I hate deleting half written posts, but this time I had to. I had a post here that was talking about how hard of a time I was having finishing the sequel to Bob Moore: No Hero. But then I went and finished it. Ain’t that a kicker. That said, let’s talk about some of the problems I was having:
1) Characters weren’t cooperating
I’ve said before that I write organically. That means that I don’t script or plot out every point. At some point I’m going to post my notes from both the books so you can see how different they are (with Bob 2, I had a do a second set of notes for the last few chapters because I’d gone so far off script). But it also means that I can have all sorts of plans on how things will work out and then have the characters say, “Nope, not doing that.” As a writer, I can either force the characters to do what I want them to do, or let them be true to themselves and work around it (or change the plot to fit). This can be irksome but, as a writer, I think it is imperative to let the characters ring true. Anything else risks ruining the story for the reader. But that does come with its own pitfalls.

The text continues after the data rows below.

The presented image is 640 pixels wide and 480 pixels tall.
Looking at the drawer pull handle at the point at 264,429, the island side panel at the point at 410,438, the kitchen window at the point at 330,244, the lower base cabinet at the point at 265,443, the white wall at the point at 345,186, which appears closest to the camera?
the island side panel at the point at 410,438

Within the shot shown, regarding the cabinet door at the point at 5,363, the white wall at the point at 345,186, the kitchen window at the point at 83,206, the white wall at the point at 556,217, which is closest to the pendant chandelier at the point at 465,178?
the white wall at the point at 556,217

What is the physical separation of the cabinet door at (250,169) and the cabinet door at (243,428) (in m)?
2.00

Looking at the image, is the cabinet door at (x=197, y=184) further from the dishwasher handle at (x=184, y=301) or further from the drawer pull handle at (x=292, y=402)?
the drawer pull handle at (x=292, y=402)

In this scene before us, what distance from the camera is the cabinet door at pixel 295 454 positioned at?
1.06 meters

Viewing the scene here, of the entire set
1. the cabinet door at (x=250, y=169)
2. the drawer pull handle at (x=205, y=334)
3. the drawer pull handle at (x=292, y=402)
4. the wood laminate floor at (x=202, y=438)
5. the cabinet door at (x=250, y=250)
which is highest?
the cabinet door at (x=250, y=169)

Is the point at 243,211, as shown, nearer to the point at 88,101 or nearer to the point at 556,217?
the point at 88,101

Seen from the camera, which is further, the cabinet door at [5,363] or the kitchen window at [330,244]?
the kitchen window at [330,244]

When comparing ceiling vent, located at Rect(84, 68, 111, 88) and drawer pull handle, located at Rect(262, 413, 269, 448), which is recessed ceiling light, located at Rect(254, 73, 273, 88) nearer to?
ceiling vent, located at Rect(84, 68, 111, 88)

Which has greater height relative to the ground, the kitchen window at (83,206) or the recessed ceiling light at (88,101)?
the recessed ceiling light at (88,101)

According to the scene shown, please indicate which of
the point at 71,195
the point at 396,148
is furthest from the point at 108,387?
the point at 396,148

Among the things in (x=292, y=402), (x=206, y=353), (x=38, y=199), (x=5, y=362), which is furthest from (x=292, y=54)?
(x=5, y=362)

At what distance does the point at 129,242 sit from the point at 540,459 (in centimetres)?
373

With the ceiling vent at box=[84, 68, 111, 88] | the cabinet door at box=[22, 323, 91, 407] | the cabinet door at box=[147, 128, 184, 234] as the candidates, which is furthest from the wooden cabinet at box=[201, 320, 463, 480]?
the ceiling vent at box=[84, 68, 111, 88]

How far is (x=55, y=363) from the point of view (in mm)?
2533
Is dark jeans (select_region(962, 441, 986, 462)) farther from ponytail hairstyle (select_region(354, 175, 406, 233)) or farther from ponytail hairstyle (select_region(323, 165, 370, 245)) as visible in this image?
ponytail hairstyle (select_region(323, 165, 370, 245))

Case in point, at the end of Bob 2 there is a conversation between Bob and another character. I know what everyone’s motivation is. Bob doesn’t and the character he’s talking to doesn’t want to say. So Bob makes an assumption which I, as the writer, know is wrong. So, do I have him come to the right conclusion, have the character reveal their motivation, or just let it stand and hope the reader figures it out? I did the last but it wasn’t until I tried the first two and hated what I’d written.
2) Writing action sucks
They say a picture says a thousand words. That should give you some idea of what it is like to write an action sequence. In order for the action to feel “actiony” you need to write fast. That is, keep it flowing. Don’t spend a bunch of time on analysis and whatnot. Also, you need to keep your language clear and concise so that the reader doesn’t stumble over your words and have to re-read something to understand what is happening. Then you also need to remember exactly what is happening, how it happened, and the order. Don’t mess that up because if you do, the reader will go back and figure out what you did wrong (but he didn’t have the knife yet!). Now, don’t forget that if something sounds implausible, that’ll trip them up as well so make sure it all makes sense. If this sounds hard, it is. Of course the end of a super hero themed book is usually filled with action.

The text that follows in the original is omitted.